Von den ersten beiden Wellen seien vor allem alte Personen erfasst worden, bei der dritten Welle gab es schwere und tödliche Verläufe bei 50- bis 65-jährigen Patienten. Auch jüngere Leute könnten schwer erkranken. Für alle Fälle wappne sich das Krankenhaus mit zehn Beatmungsgeräten im regulären Betrieb für eine erneute Welle im Herbst. Eine Impfquote von mehr als 85 Prozent könnte im Landkreis die erwartete Infektionswelle brechen, diese Quote werde angestrebt, sei aber nur schwer zu erreichen. Denkbar sei im Herbst zudem eine dritte Auffrischungsimpfung für bereits voll geimpfte Bürger. Der Direktor des Krankenhauses Dirk Last sprach von "großen Herausforderungen". Er appellierte wie Bayerstorfer und die Ärzte an die Bürger, Impfangebote anzunehmen, um in den nächsten Wochen wieder steigende Infektionszahlen zu vermeiden. Aufgrund der teilweise gravierenden Folgewirkungen einer Infektion sei es für Last "unverständlich, wenn sich Leute trotz Angeboten nicht impfen lassen".

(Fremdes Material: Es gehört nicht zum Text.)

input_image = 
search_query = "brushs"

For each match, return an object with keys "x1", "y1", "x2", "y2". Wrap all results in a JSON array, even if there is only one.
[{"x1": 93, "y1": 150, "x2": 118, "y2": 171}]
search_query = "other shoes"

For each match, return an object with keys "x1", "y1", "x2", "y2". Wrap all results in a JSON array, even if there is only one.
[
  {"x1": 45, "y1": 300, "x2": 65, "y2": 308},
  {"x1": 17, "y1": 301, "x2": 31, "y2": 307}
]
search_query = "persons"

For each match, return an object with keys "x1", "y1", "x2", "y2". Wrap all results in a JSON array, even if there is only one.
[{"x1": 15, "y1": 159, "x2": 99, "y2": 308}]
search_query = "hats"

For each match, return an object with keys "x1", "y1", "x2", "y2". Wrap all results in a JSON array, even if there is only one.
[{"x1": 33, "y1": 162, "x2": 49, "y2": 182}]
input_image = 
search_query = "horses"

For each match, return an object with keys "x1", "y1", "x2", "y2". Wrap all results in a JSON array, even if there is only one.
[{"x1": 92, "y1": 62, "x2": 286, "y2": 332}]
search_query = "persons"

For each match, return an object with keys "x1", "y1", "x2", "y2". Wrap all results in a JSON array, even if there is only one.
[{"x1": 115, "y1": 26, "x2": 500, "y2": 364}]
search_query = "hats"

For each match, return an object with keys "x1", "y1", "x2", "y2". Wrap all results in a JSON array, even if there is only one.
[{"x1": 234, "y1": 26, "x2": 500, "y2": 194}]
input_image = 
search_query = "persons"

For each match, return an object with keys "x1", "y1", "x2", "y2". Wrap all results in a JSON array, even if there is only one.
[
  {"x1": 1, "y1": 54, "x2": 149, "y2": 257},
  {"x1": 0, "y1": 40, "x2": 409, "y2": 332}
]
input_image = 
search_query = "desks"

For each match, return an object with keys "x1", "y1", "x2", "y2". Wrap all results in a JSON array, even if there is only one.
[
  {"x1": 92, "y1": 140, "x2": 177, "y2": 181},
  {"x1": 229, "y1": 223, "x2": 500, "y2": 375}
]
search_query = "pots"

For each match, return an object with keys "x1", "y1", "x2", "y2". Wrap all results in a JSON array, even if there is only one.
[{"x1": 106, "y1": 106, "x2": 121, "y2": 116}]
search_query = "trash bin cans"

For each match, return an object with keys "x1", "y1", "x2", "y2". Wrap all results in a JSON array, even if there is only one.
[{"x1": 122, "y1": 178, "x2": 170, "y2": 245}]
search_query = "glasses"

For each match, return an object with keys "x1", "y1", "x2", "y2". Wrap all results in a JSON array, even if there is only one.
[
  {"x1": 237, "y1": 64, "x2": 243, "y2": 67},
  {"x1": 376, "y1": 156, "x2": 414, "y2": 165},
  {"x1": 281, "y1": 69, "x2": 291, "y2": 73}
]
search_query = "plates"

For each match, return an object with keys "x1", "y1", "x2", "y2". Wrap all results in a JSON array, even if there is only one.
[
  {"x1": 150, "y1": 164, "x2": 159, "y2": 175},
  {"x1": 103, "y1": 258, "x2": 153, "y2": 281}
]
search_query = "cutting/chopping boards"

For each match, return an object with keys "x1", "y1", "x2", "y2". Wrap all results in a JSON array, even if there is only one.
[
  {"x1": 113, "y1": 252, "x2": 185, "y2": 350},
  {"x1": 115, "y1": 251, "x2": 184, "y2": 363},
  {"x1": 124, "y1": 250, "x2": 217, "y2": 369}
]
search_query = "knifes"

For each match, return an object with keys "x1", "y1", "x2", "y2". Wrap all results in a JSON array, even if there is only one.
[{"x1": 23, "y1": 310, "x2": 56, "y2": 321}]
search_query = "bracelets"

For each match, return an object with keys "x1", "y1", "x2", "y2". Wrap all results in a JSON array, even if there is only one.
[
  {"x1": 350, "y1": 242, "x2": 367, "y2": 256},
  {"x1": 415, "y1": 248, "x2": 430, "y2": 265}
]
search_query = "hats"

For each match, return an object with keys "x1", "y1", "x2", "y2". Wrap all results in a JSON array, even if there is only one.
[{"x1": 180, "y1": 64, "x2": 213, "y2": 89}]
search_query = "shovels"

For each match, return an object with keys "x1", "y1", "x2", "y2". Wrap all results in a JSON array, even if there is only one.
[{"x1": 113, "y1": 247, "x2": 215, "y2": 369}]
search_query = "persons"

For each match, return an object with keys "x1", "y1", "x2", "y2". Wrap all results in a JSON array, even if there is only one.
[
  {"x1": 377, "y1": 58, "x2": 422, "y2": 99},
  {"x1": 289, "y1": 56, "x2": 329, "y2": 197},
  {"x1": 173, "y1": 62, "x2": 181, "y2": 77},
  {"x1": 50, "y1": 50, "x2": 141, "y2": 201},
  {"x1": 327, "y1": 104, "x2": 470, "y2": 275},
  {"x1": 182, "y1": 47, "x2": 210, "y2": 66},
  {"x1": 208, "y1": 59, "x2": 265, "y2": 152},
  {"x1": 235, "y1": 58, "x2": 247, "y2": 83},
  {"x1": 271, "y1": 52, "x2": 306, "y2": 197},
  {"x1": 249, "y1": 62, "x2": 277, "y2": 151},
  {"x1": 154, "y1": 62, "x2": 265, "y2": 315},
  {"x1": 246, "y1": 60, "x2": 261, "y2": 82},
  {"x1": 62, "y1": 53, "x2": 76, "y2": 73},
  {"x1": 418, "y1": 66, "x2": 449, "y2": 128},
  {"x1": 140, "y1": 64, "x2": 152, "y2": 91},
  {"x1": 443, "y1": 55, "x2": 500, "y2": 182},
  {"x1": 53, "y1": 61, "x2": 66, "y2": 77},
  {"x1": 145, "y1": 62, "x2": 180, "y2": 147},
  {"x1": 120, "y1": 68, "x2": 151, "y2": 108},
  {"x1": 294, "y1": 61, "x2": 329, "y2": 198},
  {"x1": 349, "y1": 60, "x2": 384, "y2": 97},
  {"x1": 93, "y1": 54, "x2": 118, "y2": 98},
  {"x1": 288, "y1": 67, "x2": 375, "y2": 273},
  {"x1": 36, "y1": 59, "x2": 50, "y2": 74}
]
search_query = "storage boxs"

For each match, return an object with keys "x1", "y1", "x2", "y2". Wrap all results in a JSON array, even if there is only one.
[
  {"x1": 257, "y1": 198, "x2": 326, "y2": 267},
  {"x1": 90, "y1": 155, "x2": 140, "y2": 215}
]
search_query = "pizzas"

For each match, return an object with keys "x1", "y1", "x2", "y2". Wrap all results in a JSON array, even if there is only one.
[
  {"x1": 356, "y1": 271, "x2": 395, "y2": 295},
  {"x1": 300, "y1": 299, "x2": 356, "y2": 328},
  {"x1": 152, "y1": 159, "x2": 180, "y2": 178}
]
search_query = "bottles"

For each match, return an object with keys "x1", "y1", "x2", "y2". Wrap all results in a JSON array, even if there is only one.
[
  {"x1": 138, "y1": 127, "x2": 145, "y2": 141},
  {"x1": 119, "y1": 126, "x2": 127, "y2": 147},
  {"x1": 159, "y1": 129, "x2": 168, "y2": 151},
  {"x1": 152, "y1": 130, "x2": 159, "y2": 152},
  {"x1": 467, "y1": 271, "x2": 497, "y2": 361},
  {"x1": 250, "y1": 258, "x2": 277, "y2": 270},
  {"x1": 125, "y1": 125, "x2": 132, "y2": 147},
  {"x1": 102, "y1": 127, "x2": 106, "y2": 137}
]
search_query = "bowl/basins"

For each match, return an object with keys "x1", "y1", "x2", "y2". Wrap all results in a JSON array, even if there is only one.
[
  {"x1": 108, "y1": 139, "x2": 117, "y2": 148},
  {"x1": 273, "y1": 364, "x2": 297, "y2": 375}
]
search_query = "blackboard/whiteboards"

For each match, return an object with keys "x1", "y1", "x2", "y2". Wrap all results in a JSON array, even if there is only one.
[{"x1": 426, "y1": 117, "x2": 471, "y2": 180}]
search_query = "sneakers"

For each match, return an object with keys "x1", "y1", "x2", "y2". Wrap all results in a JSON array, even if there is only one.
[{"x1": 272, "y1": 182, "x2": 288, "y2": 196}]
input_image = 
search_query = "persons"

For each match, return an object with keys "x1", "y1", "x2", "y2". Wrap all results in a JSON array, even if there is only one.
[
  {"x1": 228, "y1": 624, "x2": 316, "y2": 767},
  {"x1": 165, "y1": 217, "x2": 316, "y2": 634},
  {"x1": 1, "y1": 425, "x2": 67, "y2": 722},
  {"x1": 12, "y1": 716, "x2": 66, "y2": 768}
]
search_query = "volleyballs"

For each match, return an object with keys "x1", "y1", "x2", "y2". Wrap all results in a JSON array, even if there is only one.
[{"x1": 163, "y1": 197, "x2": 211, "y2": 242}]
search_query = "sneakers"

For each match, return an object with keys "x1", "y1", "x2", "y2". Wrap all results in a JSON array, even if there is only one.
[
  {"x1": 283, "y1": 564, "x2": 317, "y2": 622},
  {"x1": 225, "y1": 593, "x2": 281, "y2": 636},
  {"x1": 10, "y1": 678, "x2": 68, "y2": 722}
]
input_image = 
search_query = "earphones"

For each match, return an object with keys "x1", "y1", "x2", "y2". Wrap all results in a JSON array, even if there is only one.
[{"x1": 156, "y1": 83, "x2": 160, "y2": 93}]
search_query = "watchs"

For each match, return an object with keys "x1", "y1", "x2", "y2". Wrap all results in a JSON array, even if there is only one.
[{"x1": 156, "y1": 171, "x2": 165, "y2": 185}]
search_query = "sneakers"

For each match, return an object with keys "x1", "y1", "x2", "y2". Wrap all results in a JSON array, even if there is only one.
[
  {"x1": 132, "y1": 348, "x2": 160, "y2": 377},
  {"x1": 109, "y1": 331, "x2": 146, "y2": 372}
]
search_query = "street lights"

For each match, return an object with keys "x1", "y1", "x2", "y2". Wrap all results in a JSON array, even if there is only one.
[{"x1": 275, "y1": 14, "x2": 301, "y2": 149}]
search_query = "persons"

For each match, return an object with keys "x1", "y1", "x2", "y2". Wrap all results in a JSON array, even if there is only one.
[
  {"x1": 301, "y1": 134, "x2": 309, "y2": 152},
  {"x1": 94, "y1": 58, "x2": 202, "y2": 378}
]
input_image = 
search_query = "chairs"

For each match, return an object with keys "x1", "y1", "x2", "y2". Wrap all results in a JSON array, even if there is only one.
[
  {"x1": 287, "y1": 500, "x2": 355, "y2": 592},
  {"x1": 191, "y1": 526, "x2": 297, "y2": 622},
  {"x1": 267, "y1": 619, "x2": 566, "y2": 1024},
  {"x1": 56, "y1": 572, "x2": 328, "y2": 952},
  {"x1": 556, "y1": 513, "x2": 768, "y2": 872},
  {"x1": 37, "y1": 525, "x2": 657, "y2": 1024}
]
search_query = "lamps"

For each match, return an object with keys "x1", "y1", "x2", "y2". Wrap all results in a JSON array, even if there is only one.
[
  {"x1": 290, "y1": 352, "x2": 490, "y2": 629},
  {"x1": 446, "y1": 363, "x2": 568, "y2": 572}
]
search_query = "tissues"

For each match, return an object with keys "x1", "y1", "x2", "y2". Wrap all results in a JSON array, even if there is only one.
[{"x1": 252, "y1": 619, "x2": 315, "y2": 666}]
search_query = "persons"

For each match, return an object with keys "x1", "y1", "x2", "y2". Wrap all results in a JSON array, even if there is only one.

Die Sieben-Tage-Inzidenz im Landkreis betrug am Freitag nach offiziellen Angaben des RKI 15,2.

Er sei froh, dass die Handlungsfähigkeit der Klinik relativ gut gesichert sei, weil mehr als 90 Prozent der Mitarbeiterinnen geimpft seien. Sorge bereite Last, dass in anderen Kliniken nach den Lockerungen die Zahlen der Intensivpatienten und Belastungen der Krankenhäuser bereits wieder deutlich steigen und sich bei der inzwischen auch in Erding vorherrschenden Delta-Variante des Coronavirus auch geimpfte Personen anstecken können, und "uns die vierte Welle trotz Impfungen treffen könnte".

Markus Marschall, der Vorsitzende des ärztlichen Kreisverbands, teilte mit, dass die Impfentscheidung eine "zutiefst persönliche" sei. Er rate dazu, sich "ergebnisoffen" damit zu beschäftigen und eine Impfung nicht kategorisch auszuschließen. Die zugelassenen Impfstoffe seien gut und böten auch vor der vorherrschenden Delta-Variante Schutz, fügte Hermann Schöberl an. Der ärztliche Leiter des Impfzentrums sagte, dass er eine Impfung dringend empfehle, weil die Schutzwirkung vor schweren Krankheitsverläufen das Risiko von nur sehr selten auftretenden Nebenwirkungen deutlich überwiege. Bei Kindern und Jugendlichen könne im Gespräch mit den Ärzten erörtert werden, ob die Vorteile die Impfrisiken überwiegen. Bott-Flügel wies darauf hin, dass vor allem Patienten mit Bluthochdruck, Diabetes, Übergewicht von einem schwereren Krankheitsverlauf betroffen sein können und sich impfen lassen sollten. Auch Long-Covid-Fälle gibt es im Landkreis. Bayerstorfer wies darauf hin, dass die Impfungen das wirksamste Mittel im Kampf gegen die Pandemie seien. Es wurden ehrgeizige Ziele gesteckt, im Juli konnte - früher als geplant - jedem Bürger ein Angebot gemacht werden. Es stehe inzwischen genügen Impfstoff zur Verfügung. Es gab bislang 135 799 Impfungen, darunter 71 499 im Impfzentrum. Wie es mit dem stationären Impfzentrum von Oktober an mit welchen Konzepten weitergehe müsse mit dem BRK besprochen und dann entschieden werden. Das Impfzentrum könnte in einem kleineren Rahmen fortgesetzt werden, endgültig entschieden sei das aber noch nicht. Es werde - wie von der Bezirksregierung angeregt - stärker auf mobile Impfteams gesetzt.